International Les dirigeants du G8 ont de nouveau discuté mardi de la Syrie et semblaient proches d'un accord sur une déclaration commune malgré les divergences entre les Occidentaux et la Russie, a-t-on appris de sources diplomatiques.

Après avoir évoqué la lutte contre le terrorisme, les huit chefs d'Etat et de gouvernement "ont repris la discussion" sur la Syrie, a indiqué un diplomate en milieu de matinée.

Un autre diplomate a souligné qu'un accord semblait en vue sur le contenu du communiqué commun qui doit être publié à l'issue du sommet en milieu d'après-midi, selon ces sources.

Ce communiqué devrait se concentrer sur les questions les moins polémiques, comme le soutien à l'organisation d'une conférence internationale de paix, dite Genève 2, dans les prochaines semaines.

Le Premier ministre britannique, David Cameron, hôte du sommet, avait établi une liste de cinq points de discussion: l'accès de l'aide humanitaire en Syrie, la lutte contre l'extrémisme, le rejet de l'utilisation des armes chimiques, la recherche d'une transition démocratique sur le modèle libyen et la constitution d'un pouvoir exécutif après cette transition, a souligné un de ces responsables.

Ces sujets ont été notamment abordés lundi soir au cours d'une "discussion très franche" durant le dîner entre les huit dirigeants.
Lundi soir, des responsables britanniques avaient évoqué la possibilité d'une déclaration à sept (Etats-Unis, Canada, Allemagne, Royaume-Uni, France, Italie et Japon) si aucun terrain d'entente n'était trouvé avec le président russe Vladimir Poutine, dont le pays est le principal allié du régime de Bachar al-Assad.

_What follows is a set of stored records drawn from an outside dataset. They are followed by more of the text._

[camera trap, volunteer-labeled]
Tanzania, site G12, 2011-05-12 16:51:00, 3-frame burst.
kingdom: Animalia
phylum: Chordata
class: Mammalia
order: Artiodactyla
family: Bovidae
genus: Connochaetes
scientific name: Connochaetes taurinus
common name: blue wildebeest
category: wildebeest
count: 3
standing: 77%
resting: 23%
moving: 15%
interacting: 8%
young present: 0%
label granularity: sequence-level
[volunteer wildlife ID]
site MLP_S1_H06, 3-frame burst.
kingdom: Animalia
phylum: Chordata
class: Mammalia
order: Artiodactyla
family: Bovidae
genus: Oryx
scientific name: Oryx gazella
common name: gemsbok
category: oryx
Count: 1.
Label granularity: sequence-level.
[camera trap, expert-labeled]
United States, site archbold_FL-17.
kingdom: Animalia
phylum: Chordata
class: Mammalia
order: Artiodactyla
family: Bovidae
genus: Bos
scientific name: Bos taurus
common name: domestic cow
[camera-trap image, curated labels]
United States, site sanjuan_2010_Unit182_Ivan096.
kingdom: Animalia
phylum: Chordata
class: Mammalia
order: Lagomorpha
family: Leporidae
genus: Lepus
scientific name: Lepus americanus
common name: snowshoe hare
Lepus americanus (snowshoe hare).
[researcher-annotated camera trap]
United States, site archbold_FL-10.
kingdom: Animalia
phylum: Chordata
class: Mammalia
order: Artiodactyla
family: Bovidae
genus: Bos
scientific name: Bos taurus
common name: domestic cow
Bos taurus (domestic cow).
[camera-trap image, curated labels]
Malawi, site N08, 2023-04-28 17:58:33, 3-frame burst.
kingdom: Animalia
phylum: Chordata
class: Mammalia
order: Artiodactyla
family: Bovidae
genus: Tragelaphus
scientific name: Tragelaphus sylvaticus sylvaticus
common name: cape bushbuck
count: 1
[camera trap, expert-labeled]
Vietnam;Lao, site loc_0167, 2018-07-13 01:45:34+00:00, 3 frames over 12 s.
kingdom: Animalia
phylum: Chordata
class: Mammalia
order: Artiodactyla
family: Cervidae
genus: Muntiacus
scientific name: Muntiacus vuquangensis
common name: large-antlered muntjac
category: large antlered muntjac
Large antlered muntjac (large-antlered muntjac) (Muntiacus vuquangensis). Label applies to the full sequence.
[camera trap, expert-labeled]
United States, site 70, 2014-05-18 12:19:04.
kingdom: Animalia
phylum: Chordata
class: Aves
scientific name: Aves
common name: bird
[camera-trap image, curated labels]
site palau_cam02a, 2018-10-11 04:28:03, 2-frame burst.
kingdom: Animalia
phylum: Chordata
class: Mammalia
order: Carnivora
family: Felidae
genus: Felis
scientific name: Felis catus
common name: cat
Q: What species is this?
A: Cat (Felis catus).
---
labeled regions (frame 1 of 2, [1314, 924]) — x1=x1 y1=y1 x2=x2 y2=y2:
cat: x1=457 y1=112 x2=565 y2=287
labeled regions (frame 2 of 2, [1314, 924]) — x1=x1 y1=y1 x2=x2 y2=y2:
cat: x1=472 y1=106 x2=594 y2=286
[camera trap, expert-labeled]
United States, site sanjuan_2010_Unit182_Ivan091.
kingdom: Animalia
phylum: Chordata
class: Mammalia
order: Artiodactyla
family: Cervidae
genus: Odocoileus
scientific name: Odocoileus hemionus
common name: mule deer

Evasion fiscale: le G8 promet la transparence sur les sociétés écrans

Les huit grands puissances industrielles s'engagent à faire toute la transparence sur les sociétés écrans et les trusts, trous noirs de la finance mondiale, pour combattre l'évasion fiscale, selon le projet de déclaration du sommet du G8 en Irlande du Nord obtenu mardi par l'AFP. Dans une "déclaration de Lough Erne", du nom du site où sont réunis depuis lundi les chefs d'Etat et de gouvernement, le G8 appelle les pays du monde entier à "échanger automatiquement les informations pour combattre le fléau de l'évasion fiscale".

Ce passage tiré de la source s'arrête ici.